Seiring harapan tersebut, Deputi Bidang Sosial Budaya dan Pemberdayaan Masyarakat Otorita Ibu Kota Nusantara (IKN), Alimuddin, turut memberikan pencerahan bagaimana mengomunikasi kepada pemerintah daerah yang memungkinkan program percepatan penurunan stunting dapat terlaksana di masing-masing daerah, serta membangun komunikasi yang efektif bersama Bunda PAUD dengan menggunakan anggaran daerah.
Sementara itu Tuti Trihastuti Sukardi selaku Asisten Deputi Pembangunan Sumber Daya Manusia Deputi Bidang Dukungan Kebijakan Pembangunan Manusia dan Pemerataan Pembangunan menyebutkan, prevalensi stunting nasional tahun 2023 berdasarkan hasil SKI 2023 yang dilaksanakan oleh Badan Kebijakan Pembangunan Kesehatan (BKPK) Kemenkes adalah sebesar 21.5% atau mengalami penurunan sebesar 0.1% poin dari prevalensi tahun 2022. Artinya, prevalensi stunting menurun sebesar 9.3% poin selama 5 tahun atau 1,86% per tahun. Penurunan ini masih kurang dari target yang ditetapkan, yaitu sebesar 3,8% per tahun.

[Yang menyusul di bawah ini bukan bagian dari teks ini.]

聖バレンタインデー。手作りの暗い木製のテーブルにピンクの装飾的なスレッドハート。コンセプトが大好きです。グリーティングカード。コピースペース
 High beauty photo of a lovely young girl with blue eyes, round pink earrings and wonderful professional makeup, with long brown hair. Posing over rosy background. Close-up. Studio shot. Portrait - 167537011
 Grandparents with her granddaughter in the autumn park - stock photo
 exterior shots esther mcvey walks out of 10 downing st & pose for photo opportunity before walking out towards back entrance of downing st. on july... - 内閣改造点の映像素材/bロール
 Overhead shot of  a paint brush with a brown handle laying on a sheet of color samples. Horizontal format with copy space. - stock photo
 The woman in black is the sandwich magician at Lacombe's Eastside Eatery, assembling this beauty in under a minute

Oleh karea itu, “Perlu penurunan prevalensi stunting 7.5% poin pada tahun 2024 untuk mencapai target 2024, yaitu sebesar 14%. Hal ini memerlukan komitmen pemerintah daerah dalam meningkatkan komunikasi perubahan perilaku dan pemberdayaan masyarakat, serta melakukan intervensi spesifik dan sensitif dalam capaian percepatan penurunan stunting,” katanya.
Sedangkan Eppy Lugiarti dari Kementerian Desa dan Daerah Tertinggal menyebutkan, strategi fasilitasi konvergensi percepatan penurunan stunting di desa pada setiap daerah dapat diawali dengan melakukan mobilisasi pendamping profesional untuk turut memfasilitasi pengembangan program stunting, memperkuat proses perencanaan, pelaksanaan, dan pemantauan pembangunan desa, serta mengoptimalkan peran pelaku dan lembaga yang terlibat. Selain itu, peran pemerintah desa dalam penyelenggaraan pendidikan tentang pengasuhan melalui PAUD milik desa serta peningkatan kapasitas guru PAUD dalam bentuk pelatihan sebaiknya diikuti beberapa desa dalam satu kecamatan atau kabupaten. Hal ini dikarenakan tidak mungkin desa melakukan secara mandiri, dan pembiayaan dapat dilakukan dengan cost sharing desa dan kabupaten.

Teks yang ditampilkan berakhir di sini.